### ASSIGNMENT
Every line of the records counts; transcribe each one exactly.

============================================================

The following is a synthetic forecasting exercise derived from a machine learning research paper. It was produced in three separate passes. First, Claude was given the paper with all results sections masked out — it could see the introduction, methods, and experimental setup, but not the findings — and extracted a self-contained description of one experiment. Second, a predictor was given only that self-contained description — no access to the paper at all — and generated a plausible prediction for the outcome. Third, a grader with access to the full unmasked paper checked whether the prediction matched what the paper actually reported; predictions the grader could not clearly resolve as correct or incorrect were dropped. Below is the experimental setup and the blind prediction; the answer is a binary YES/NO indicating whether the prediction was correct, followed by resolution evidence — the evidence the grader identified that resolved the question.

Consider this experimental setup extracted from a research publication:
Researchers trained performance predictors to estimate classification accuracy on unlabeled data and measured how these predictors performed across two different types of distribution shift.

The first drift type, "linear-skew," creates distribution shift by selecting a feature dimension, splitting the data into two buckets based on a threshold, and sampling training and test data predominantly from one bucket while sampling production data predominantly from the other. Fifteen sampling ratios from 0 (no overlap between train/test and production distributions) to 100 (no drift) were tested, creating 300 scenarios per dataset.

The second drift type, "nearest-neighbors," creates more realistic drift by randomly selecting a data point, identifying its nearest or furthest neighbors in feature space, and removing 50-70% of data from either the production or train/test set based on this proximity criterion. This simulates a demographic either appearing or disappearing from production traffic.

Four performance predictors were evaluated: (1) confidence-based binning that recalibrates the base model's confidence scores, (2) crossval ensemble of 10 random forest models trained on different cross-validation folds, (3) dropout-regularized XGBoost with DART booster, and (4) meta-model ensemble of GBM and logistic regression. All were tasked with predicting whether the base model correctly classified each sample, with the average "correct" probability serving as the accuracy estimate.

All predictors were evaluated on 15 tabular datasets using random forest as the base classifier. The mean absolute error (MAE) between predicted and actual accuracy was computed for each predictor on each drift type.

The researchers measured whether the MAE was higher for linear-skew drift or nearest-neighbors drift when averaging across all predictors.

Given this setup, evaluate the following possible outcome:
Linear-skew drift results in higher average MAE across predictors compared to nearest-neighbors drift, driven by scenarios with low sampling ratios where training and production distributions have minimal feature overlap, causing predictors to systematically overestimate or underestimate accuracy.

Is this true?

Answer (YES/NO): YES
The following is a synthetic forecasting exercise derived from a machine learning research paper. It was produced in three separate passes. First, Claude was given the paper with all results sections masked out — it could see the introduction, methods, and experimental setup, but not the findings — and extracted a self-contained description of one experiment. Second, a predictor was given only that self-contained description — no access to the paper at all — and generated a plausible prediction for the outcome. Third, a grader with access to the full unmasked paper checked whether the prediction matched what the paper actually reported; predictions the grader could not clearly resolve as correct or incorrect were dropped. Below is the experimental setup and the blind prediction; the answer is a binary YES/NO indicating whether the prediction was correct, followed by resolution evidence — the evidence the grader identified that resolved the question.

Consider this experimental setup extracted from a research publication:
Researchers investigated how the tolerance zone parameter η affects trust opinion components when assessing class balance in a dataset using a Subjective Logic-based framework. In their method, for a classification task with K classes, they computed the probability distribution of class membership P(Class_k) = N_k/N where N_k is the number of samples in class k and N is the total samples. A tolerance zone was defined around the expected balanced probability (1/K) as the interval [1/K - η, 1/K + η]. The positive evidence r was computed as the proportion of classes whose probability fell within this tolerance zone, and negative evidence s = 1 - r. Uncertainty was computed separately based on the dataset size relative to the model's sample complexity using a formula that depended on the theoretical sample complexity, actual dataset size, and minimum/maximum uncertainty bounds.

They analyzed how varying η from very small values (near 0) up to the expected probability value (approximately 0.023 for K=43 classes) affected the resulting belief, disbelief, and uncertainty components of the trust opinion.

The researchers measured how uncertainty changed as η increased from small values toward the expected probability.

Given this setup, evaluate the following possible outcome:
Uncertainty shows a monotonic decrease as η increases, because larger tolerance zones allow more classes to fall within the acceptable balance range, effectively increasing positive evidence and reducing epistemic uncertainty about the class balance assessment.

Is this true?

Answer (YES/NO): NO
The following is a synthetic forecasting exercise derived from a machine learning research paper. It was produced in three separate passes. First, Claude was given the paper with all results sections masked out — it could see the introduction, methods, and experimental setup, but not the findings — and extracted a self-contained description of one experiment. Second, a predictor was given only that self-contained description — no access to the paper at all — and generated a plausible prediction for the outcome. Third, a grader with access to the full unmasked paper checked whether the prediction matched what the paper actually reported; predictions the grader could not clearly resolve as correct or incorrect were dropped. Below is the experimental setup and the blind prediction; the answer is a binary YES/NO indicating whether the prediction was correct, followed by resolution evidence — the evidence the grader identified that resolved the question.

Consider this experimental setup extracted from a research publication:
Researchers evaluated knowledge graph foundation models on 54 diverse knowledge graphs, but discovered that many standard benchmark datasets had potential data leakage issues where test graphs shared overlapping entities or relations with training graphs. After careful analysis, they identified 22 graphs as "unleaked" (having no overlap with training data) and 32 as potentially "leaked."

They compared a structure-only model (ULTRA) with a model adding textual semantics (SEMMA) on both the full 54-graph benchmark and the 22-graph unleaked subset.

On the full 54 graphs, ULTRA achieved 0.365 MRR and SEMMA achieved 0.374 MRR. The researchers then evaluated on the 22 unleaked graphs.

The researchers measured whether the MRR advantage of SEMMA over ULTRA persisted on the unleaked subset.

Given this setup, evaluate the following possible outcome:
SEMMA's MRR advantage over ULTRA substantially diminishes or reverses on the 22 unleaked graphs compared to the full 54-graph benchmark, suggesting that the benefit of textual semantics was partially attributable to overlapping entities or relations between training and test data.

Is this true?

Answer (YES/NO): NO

============================================================

### ANSWER TO THIS TASK
The following is a synthetic forecasting exercise derived from a machine learning research paper. It was produced in three separate passes. First, Claude was given the paper with all results sections masked out — it could see the introduction, methods, and experimental setup, but not the findings — and extracted a self-contained description of one experiment. Second, a predictor was given only that self-contained description — no access to the paper at all — and generated a plausible prediction for the outcome. Third, a grader with access to the full unmasked paper checked whether the prediction matched what the paper actually reported; predictions the grader could not clearly resolve as correct or incorrect were dropped. Below is the experimental setup and the blind prediction; the answer is a binary YES/NO indicating whether the prediction was correct, followed by resolution evidence — the evidence the grader identified that resolved the question.

Consider this experimental setup extracted from a research publication:
Researchers trained performance predictors to estimate classification accuracy on unlabeled data and measured how these predictors performed across two different types of distribution shift.

The first drift type, "linear-skew," creates distribution shift by selecting a feature dimension, splitting the data into two buckets based on a threshold, and sampling training and test data predominantly from one bucket while sampling production data predominantly from the other. Fifteen sampling ratios from 0 (no overlap between train/test and production distributions) to 100 (no drift) were tested, creating 300 scenarios per dataset.

The second drift type, "nearest-neighbors," creates more realistic drift by randomly selecting a data point, identifying its nearest or furthest neighbors in feature space, and removing 50-70% of data from either the production or train/test set based on this proximity criterion. This simulates a demographic either appearing or disappearing from production traffic.

Four performance predictors were evaluated: (1) confidence-based binning that recalibrates the base model's confidence scores, (2) crossval ensemble of 10 random forest models trained on different cross-validation folds, (3) dropout-regularized XGBoost with DART booster, and (4) meta-model ensemble of GBM and logistic regression. All were tasked with predicting whether the base model correctly classified each sample, with the average "correct" probability serving as the accuracy estimate.

All predictors were evaluated on 15 tabular datasets using random forest as the base classifier. The mean absolute error (MAE) between predicted and actual accuracy was computed for each predictor on each drift type.

The researchers measured whether the MAE was higher for linear-skew drift or nearest-neighbors drift when averaging across all predictors.

Given this setup, evaluate the following possible outcome:
Linear-skew drift results in higher average MAE across predictors compared to nearest-neighbors drift, driven by scenarios with low sampling ratios where training and production distributions have minimal feature overlap, causing predictors to systematically overestimate or underestimate accuracy.

Is this true?

Answer (YES/NO): YES
The following is a synthetic forecasting exercise derived from a machine learning research paper. It was produced in three separate passes. First, Claude was given the paper with all results sections masked out — it could see the introduction, methods, and experimental setup, but not the findings — and extracted a self-contained description of one experiment. Second, a predictor was given only that self-contained description — no access to the paper at all — and generated a plausible prediction for the outcome. Third, a grader with access to the full unmasked paper checked whether the prediction matched what the paper actually reported; predictions the grader could not clearly resolve as correct or incorrect were dropped. Below is the experimental setup and the blind prediction; the answer is a binary YES/NO indicating whether the prediction was correct, followed by resolution evidence — the evidence the grader identified that resolved the question.

Consider this experimental setup extracted from a research publication:
Researchers investigated how the tolerance zone parameter η affects trust opinion components when assessing class balance in a dataset using a Subjective Logic-based framework. In their method, for a classification task with K classes, they computed the probability distribution of class membership P(Class_k) = N_k/N where N_k is the number of samples in class k and N is the total samples. A tolerance zone was defined around the expected balanced probability (1/K) as the interval [1/K - η, 1/K + η]. The positive evidence r was computed as the proportion of classes whose probability fell within this tolerance zone, and negative evidence s = 1 - r. Uncertainty was computed separately based on the dataset size relative to the model's sample complexity using a formula that depended on the theoretical sample complexity, actual dataset size, and minimum/maximum uncertainty bounds.

They analyzed how varying η from very small values (near 0) up to the expected probability value (approximately 0.023 for K=43 classes) affected the resulting belief, disbelief, and uncertainty components of the trust opinion.

The researchers measured how uncertainty changed as η increased from small values toward the expected probability.

Given this setup, evaluate the following possible outcome:
Uncertainty shows a monotonic decrease as η increases, because larger tolerance zones allow more classes to fall within the acceptable balance range, effectively increasing positive evidence and reducing epistemic uncertainty about the class balance assessment.

Is this true?

Answer (YES/NO): NO
The following is a synthetic forecasting exercise derived from a machine learning research paper. It was produced in three separate passes. First, Claude was given the paper with all results sections masked out — it could see the introduction, methods, and experimental setup, but not the findings — and extracted a self-contained description of one experiment. Second, a predictor was given only that self-contained description — no access to the paper at all — and generated a plausible prediction for the outcome. Third, a grader with access to the full unmasked paper checked whether the prediction matched what the paper actually reported; predictions the grader could not clearly resolve as correct or incorrect were dropped. Below is the experimental setup and the blind prediction; the answer is a binary YES/NO indicating whether the prediction was correct, followed by resolution evidence — the evidence the grader identified that resolved the question.

Consider this experimental setup extracted from a research publication:
Researchers evaluated knowledge graph foundation models on 54 diverse knowledge graphs, but discovered that many standard benchmark datasets had potential data leakage issues where test graphs shared overlapping entities or relations with training graphs. After careful analysis, they identified 22 graphs as "unleaked" (having no overlap with training data) and 32 as potentially "leaked."

They compared a structure-only model (ULTRA) with a model adding textual semantics (SEMMA) on both the full 54-graph benchmark and the 22-graph unleaked subset.

On the full 54 graphs, ULTRA achieved 0.365 MRR and SEMMA achieved 0.374 MRR. The researchers then evaluated on the 22 unleaked graphs.

The researchers measured whether the MRR advantage of SEMMA over ULTRA persisted on the unleaked subset.

Given this setup, evaluate the following possible outcome:
SEMMA's MRR advantage over ULTRA substantially diminishes or reverses on the 22 unleaked graphs compared to the full 54-graph benchmark, suggesting that the benefit of textual semantics was partially attributable to overlapping entities or relations between training and test data.

Is this true?

Answer (YES/NO): NO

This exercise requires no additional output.